In this article by Akhil Arora and Shrey Mehrotra, authors of the book Learning YARN, we will be discussing how Hadoop was developed as a solution to handle big data in a cost effective and easiest way possible. Hadoop consisted of a storage layer, that is, Hadoop Distributed File System (HDFS) and the MapReduce framework for managing resource utilization and job execution on a cluster. With the ability to deliver high performance parallel data analysis and to work with commodity hardware, Hadoop is used for big data analysis and batch processing of historical data through MapReduce programming.
(For more resources related to this topic, see here.)
With the exponential increase in the usage of social networking sites such as Facebook, Twitter, and LinkedIn and e-commerce sites such as Amazon, there was the need of a framework to support not only MapReduce batch processing, but real-time and interactive data analysis as well. Enterprises should be able to execute other applications over the cluster to ensure that cluster capabilities are utilized to the fullest. The data storage framework of Hadoop was able to counter the growing data size, but resource management became a bottleneck. The resource management framework for Hadoop needed a new design to solve the growing needs of big data.

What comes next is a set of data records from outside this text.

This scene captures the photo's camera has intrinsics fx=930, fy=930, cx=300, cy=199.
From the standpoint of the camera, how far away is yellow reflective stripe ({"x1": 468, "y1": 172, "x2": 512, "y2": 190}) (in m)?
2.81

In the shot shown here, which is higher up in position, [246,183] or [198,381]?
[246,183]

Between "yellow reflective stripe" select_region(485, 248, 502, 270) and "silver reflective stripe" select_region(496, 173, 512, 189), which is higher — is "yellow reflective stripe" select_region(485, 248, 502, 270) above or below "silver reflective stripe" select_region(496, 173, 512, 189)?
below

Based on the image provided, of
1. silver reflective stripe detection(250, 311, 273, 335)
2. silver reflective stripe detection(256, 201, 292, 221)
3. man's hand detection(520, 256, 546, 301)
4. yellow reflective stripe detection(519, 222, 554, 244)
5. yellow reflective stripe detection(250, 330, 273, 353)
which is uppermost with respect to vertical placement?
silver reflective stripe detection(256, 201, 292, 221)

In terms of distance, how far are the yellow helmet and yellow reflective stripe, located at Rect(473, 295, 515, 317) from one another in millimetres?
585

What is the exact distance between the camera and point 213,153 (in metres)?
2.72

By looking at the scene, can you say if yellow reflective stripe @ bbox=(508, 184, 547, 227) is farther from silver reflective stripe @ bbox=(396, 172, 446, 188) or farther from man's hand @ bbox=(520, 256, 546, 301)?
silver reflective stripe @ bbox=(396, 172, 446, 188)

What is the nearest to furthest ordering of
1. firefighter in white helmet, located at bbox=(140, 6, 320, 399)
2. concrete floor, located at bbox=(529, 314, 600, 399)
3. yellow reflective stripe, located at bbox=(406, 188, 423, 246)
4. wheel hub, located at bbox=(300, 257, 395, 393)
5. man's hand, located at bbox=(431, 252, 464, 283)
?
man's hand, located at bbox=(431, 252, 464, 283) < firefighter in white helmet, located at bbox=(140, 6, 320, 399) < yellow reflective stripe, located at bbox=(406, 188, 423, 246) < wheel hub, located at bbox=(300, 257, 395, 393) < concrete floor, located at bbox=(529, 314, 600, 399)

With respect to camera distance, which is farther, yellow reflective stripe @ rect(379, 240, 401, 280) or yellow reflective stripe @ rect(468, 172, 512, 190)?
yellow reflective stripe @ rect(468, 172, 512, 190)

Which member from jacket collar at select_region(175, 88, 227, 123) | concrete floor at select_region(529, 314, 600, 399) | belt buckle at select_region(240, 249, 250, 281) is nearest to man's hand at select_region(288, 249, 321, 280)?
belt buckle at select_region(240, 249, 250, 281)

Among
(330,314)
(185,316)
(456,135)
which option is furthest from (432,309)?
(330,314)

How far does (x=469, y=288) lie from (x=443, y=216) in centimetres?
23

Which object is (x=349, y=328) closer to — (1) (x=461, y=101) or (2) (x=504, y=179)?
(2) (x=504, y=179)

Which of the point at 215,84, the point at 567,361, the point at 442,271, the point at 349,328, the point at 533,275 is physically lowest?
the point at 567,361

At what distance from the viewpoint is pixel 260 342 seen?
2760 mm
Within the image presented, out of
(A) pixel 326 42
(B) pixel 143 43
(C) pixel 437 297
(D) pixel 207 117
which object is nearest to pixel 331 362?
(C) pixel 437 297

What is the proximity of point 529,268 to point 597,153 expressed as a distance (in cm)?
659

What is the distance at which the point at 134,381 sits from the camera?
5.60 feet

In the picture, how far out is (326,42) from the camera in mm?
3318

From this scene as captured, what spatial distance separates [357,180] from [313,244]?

YARN, an acronym for Yet Another Resource Negotiator, has been introduced as a second-generation resource management framework for Hadoop. YARN is added as a subproject of Apache Hadoop. With MapReduce focusing only on batch processing, YARN is designed to provide a generic processing platform for data stored across a cluster and a robust cluster resource management framework.
In this article, we will cover the following topics:
MapReduce is a software framework used to write applications that simultaneously process vast amounts of data on large clusters of commodity hardware in a reliable, fault-tolerant manner. It is a batch-oriented model where a large amount of data is stored in Hadoop Distributed File System (HDFS), and the computation on data is performed as MapReduce phases. The basic principle for the MapReduce framework is to move computed data rather than move data over the network for computation. The MapReduce tasks are scheduled to run on the same physical nodes on which data resides. This significantly reduces the network traffic and keeps most of the I/O on the local disk or within the same rack.
The high-level architecture of the MapReduce framework has three main modules:
The MapReduce system consists of two components—JobTracker and TaskTracker.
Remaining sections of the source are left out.